I know that AWS Fargate has the tagline of "Run containers without managing servers or clusters", but that is not what "serverless architecture" means. Fargate is a container service.
Serverless would be, for example, AWS Lambda, Azure Functions or Google Cloud Functions.
Fargate is serverless because the compute is abstracted away completely. A lambda runtime is just a specialized container and they've added similar customizability to it lately with Layers/Runtime configuration.
I know that the definitions of these kinds of buzzwords can be fuzzy sometimes, but I have never heard a definition of serverless that would include Fargate.
Here is what Cloudflare uses to describe serverless:
> Serverless computing is a method of providing backend services on an as-used basis. Servers are still used, but a company that gets backend services from a serverless vendor is charged based on usage, not a fixed amount of bandwidth or number of servers.
With Fargate you still get charged for your running instances your containers are running on. Even if the containers themselves are idle. This is a container service and not a serverless architecture.
How do you come to this conclusion from this pricing page? [0]
I might be missing something but that seems like serverless pricing. You might be thinking of the pricing scheme when Fargate first launched? Or maybe you’re thinking of ECS, which does in fact charge as you described.
Everything I am reading there screams container service and not serverless. Some Quotes:
> You pay for the amount of vCPU and memory resources consumed by your containerized applications.
How does vCPU fit into serverless architecture?
> Pricing is based on requested vCPU and memory resources for the Task.
Tasks being a collection of Containers. This is simply a container service like ECS or EKS.
> Pricing is calculated based on the vCPU and memory resources used from the time you start to download your container image (docker pull) until the Amazon ECS Task terminates.

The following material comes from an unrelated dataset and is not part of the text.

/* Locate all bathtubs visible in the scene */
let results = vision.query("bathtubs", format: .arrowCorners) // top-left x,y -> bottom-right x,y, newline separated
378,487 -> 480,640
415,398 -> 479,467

This means you pay for the resources that were started for your containers until the container ends. Including all idle time and any overprovisioning you did because you have to tell it which instance type you want. Compare that to the pricing of Lambda where you only pay for the time your functions need to execute when they get called based on external events.
To bring this back to the beginning of the discussion: Complaining about docker because it is not a good tool for serverless architectures is not smart because it is not used in serverless architecture offerings. Fargate uses containers but it is not a serverless service. Fargate is a container service that tries to simplify setup of compute clusters in comparison to ECS, EKS and EC2.
You misunderstood. No one calls Docker a “serverless” architecture.